● **PROVIDED RECORDS**
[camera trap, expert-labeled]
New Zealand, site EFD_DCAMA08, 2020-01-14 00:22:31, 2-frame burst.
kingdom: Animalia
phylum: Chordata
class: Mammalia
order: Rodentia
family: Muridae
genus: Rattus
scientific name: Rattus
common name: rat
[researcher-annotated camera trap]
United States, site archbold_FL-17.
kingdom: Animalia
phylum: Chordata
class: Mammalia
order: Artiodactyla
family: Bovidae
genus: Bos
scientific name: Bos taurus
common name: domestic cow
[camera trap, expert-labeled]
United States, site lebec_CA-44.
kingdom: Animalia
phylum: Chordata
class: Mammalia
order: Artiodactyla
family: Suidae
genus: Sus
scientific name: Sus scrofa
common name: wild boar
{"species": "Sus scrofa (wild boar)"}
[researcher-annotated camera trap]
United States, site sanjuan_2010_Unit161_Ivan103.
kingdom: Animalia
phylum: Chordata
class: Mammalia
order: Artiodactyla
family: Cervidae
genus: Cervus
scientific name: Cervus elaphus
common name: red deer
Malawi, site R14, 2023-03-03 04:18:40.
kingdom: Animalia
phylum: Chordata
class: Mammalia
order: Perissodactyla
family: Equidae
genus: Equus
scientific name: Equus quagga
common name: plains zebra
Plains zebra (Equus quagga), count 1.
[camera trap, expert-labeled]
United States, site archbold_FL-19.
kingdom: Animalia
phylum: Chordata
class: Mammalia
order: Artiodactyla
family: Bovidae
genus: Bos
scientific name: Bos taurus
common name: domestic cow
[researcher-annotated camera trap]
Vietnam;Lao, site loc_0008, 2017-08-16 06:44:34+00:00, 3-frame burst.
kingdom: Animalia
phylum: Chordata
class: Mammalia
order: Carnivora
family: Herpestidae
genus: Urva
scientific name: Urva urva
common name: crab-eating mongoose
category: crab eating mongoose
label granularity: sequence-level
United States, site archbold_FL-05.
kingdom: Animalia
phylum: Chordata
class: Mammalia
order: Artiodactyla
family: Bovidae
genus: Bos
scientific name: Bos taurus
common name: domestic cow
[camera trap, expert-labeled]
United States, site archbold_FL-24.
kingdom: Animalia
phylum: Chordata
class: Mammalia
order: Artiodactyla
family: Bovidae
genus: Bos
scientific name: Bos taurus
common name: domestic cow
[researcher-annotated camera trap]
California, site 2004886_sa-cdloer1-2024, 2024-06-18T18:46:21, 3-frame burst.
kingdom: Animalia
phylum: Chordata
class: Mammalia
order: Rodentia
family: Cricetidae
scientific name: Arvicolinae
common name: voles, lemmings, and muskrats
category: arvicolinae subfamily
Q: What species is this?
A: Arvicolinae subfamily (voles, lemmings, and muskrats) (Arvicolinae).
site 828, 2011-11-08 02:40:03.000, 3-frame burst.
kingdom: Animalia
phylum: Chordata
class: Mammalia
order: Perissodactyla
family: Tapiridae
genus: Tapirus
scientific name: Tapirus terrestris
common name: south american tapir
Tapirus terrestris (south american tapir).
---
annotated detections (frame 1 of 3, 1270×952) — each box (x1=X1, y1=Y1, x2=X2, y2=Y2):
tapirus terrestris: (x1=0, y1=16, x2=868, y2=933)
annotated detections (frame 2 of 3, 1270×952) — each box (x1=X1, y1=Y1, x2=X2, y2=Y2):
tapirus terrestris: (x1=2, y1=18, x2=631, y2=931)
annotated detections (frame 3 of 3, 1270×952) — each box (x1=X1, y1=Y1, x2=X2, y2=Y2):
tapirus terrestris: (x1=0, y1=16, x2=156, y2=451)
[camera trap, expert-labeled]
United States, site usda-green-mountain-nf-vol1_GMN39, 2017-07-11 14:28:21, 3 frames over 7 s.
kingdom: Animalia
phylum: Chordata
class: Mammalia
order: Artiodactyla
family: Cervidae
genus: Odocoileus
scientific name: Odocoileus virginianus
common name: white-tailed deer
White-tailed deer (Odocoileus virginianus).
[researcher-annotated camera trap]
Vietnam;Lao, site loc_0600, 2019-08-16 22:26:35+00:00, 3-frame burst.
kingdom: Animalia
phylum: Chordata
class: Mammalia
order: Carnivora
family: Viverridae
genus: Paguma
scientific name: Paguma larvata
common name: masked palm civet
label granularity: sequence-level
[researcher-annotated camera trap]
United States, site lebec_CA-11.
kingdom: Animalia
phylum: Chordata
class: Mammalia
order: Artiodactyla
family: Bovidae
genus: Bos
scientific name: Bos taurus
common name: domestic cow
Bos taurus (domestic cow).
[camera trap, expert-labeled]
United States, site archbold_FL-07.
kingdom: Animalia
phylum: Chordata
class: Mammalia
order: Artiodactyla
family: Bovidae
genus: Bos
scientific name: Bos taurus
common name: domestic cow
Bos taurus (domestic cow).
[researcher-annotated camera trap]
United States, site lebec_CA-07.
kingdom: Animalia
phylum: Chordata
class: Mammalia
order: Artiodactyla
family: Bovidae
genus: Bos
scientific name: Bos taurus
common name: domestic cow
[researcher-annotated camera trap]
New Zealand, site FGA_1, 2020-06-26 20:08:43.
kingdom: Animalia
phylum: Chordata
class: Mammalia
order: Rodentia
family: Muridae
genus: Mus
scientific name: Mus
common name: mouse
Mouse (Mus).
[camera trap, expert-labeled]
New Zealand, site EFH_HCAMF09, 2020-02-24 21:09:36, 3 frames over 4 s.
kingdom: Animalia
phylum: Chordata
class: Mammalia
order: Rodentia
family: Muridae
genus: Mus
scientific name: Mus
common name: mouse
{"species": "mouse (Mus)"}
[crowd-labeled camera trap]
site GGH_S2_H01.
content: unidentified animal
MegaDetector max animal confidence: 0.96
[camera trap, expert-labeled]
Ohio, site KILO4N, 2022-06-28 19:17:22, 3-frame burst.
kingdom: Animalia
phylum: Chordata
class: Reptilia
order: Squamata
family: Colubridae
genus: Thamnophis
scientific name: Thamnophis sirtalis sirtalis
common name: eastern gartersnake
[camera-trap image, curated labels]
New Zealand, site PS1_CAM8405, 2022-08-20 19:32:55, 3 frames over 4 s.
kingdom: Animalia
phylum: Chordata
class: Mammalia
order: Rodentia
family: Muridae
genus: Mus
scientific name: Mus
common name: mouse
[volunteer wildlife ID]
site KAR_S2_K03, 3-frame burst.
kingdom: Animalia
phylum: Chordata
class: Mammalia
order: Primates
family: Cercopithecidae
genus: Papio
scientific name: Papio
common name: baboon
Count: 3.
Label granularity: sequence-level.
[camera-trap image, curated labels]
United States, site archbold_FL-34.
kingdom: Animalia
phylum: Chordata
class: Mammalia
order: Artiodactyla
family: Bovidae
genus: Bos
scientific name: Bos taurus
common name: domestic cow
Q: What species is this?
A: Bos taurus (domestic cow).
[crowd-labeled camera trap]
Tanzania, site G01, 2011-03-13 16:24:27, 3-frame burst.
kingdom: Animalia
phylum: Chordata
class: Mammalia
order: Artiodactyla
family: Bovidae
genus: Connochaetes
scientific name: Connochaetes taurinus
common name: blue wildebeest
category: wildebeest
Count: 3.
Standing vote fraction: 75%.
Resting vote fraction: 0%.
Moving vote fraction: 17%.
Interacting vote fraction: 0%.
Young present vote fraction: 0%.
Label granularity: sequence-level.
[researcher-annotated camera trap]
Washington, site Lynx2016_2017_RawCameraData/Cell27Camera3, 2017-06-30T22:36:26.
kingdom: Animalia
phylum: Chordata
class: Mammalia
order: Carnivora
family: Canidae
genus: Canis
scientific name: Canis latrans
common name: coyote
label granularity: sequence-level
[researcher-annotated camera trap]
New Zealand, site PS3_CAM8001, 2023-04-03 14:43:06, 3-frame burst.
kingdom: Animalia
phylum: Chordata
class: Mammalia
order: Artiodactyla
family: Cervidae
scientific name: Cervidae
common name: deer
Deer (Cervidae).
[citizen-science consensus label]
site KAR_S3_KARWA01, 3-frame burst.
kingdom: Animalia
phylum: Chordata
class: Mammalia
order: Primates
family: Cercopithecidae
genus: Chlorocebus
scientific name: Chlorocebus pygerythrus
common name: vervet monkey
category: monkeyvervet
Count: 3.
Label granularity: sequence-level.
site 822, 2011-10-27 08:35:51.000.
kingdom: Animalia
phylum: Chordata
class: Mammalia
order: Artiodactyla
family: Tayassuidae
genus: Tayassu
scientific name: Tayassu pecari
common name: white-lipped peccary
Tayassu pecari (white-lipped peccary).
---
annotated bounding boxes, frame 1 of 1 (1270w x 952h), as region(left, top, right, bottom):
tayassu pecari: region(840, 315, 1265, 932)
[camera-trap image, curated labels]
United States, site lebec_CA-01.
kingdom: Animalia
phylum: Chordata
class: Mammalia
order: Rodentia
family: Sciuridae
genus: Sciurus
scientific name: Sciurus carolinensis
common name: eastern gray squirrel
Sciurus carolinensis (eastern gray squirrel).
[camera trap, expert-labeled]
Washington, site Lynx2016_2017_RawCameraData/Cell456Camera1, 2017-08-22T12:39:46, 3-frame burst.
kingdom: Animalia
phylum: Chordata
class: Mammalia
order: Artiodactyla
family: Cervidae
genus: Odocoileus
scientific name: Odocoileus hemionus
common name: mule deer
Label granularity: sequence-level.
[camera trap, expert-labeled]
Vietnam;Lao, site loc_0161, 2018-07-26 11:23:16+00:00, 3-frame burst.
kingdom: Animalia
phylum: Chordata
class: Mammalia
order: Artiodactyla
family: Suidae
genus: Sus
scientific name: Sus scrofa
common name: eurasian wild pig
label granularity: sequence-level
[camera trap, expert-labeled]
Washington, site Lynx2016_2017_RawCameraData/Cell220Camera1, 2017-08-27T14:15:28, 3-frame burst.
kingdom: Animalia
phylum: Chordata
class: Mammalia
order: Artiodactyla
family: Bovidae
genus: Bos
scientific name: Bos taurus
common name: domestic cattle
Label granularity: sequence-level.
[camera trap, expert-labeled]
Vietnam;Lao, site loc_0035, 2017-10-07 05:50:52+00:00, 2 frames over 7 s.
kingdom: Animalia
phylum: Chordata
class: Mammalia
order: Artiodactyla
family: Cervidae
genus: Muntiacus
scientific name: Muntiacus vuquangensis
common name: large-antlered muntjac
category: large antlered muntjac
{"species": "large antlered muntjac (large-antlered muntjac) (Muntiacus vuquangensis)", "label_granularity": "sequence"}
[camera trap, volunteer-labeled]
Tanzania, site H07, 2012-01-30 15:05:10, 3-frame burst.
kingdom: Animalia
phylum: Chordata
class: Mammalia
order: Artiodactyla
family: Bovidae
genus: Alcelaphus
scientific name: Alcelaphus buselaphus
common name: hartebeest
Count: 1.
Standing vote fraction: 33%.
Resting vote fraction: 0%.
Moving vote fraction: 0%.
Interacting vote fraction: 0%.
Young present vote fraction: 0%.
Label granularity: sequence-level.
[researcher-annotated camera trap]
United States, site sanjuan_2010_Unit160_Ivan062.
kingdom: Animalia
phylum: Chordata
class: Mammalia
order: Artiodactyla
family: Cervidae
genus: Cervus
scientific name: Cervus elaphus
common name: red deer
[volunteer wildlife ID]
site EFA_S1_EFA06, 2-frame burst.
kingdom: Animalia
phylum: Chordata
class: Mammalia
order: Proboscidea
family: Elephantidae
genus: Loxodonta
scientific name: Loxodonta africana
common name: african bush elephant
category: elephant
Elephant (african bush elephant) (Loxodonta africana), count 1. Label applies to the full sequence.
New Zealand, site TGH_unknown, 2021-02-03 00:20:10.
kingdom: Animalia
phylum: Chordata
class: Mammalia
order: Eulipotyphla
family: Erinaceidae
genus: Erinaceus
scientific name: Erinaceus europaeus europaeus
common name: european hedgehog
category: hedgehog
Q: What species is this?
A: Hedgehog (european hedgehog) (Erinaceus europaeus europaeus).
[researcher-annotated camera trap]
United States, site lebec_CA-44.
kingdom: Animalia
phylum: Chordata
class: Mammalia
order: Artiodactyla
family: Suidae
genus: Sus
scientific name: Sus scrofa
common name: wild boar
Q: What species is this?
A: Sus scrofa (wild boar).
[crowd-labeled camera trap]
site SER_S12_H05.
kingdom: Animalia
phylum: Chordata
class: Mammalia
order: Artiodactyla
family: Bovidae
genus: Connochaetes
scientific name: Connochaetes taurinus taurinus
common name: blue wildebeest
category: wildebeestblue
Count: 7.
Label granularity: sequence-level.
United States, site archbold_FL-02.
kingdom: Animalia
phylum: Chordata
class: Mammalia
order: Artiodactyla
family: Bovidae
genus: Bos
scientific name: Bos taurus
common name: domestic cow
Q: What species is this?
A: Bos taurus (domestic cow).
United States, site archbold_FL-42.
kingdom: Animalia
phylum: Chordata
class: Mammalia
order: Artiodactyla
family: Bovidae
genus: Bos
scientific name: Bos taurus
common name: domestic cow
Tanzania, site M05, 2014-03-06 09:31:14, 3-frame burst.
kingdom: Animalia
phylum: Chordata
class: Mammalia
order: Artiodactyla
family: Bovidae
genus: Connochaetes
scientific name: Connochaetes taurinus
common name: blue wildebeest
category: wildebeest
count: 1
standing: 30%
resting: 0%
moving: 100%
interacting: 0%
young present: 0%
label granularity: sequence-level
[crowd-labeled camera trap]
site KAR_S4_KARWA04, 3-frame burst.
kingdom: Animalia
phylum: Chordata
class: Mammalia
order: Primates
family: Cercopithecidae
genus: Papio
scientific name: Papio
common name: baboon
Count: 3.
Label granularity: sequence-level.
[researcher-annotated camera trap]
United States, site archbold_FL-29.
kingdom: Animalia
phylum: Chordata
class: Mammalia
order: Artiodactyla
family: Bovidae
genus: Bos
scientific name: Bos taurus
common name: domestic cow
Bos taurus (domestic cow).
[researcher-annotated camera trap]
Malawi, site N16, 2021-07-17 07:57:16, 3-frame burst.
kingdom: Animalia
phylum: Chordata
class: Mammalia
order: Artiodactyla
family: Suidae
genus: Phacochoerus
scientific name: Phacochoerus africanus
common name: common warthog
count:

● **WORK INSTRUCTIONS**
Look for the word "muntjac" in every line of the listing and copy the lines that have it.

● **EXERCISE ANSWER**
common name: large-antlered muntjac
category: large antlered muntjac
{"species": "large antlered muntjac (large-antlered muntjac) (Muntiacus vuquangensis)", "label_granularity": "sequence"}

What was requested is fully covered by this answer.